Something about The Stand terrified me as a teenager, and totalling identifying with the Walkin Dude as evil incarnate, I would be doubly creeped out if I heard my own cowboy boot wearing walker making his way down my street late at night as I was devouring my Stephen King. And the thing about Stephen King and The Stand is that, as an author, he's allowed to set up a perfectly plausible science-based dystopian situation and then add in some magic. We buy that, expect that, and slurp it up.

And then there's Justin Cronin. I really enjoyed The Passage, particularly because it sets up a perfectly plausible science-based dystopian situation; it's a vampire book that uses science to explain all of the mythical information that we all know already about the evil bloodsuckers (garlic, crosses, sunlight, stakes…) and it drew me in completely. I even accepted the telepathic abilities of the original twelve as reasonably scientific, and I believed and accepted the world he created.

I see many reviewers of that book drawing comparisons to The Stand, some even saying that it seems derivative, but I didn't really think that was fair: vampires are a definite point of distinction. So imagine my disappointment when one of the first new characters we meet in The Twelve is Danny the mentally challenged school bus driver-- I expected him at any point to pull on his Oshkosh (B'gosh!) and crow out, "M-O-O-N spells bus!" Why add a character like this after you've already been accused of being derivative?

No matter, my biggest complaint about this book is the overwhelming use of coincidence; that fate is moving everyone to exactly where they need to be at exactly the right time. It became a bit of an eyeroller. I understand that the middle book of a trilogy must be the hardest to write, it's often the hardest to read, but there was something a bit lazy about the feel of this book, like a place filler. I also thought that there were some gorgeous bits of writing in The Passage, but in this book, Cronin kept taking me out of the story with some clunky look-at-me-I'm-really-writing-here phrases.

With excruciating miraculousness, she took Sara by the hand.Flesh meeting flesh. The unbearable corporeal smallness of it, its discreet power, its infusion of memory. All of Sara's senses molded around the exquisite sensation of her child's tiny hand in her own. It was the first time their bodies had touched since one was inside the other, though now it was the opposite: Sara was the one inside.

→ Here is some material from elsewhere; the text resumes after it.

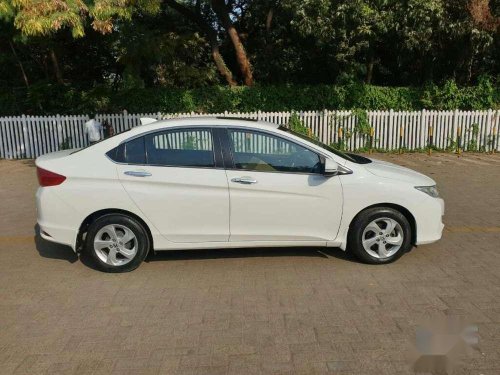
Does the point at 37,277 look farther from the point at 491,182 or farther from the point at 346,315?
the point at 491,182

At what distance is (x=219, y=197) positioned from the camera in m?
4.56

Excruciating miraculousness. Despite the fact that my spell-check is telling me that "miraculousness" is not even a real word, I think that phrase (and the spoiler that followed) sums up what I found wrong with this book. I accept that Stephen King will throw in magic and the impossible (and evil clowns), but I wanted Cronin to stick to the rules of the world he had created in The Passage, and with the fate and the coincidences and the excruciating miraculousness of this book, I didn't feel as engaged with the characters this time; I didn't feel any real danger to the main characters and they're battling vampires.

And yet, this is still a good book. I kept reading and am definitely looking forward to how the author will wrap it all up in the third book. One more thing-- I wish the Dramatis Personae was at the beginning of the book; I never flip to the end of a story I'm reading and I could have used the reminder of who some of these characters were as I went along.

And I do hope that the real life Elvisy Walkin Dude that click-clacked down my sidewalk when I was a teenager never heard me and my girlfriends and our nervous laughter-- it was never at him, but more the idea of him; he was simply a character who popped up with regular coincidence, perhaps even with excruciating miraculousness, in my very nonmagical, ordinary world.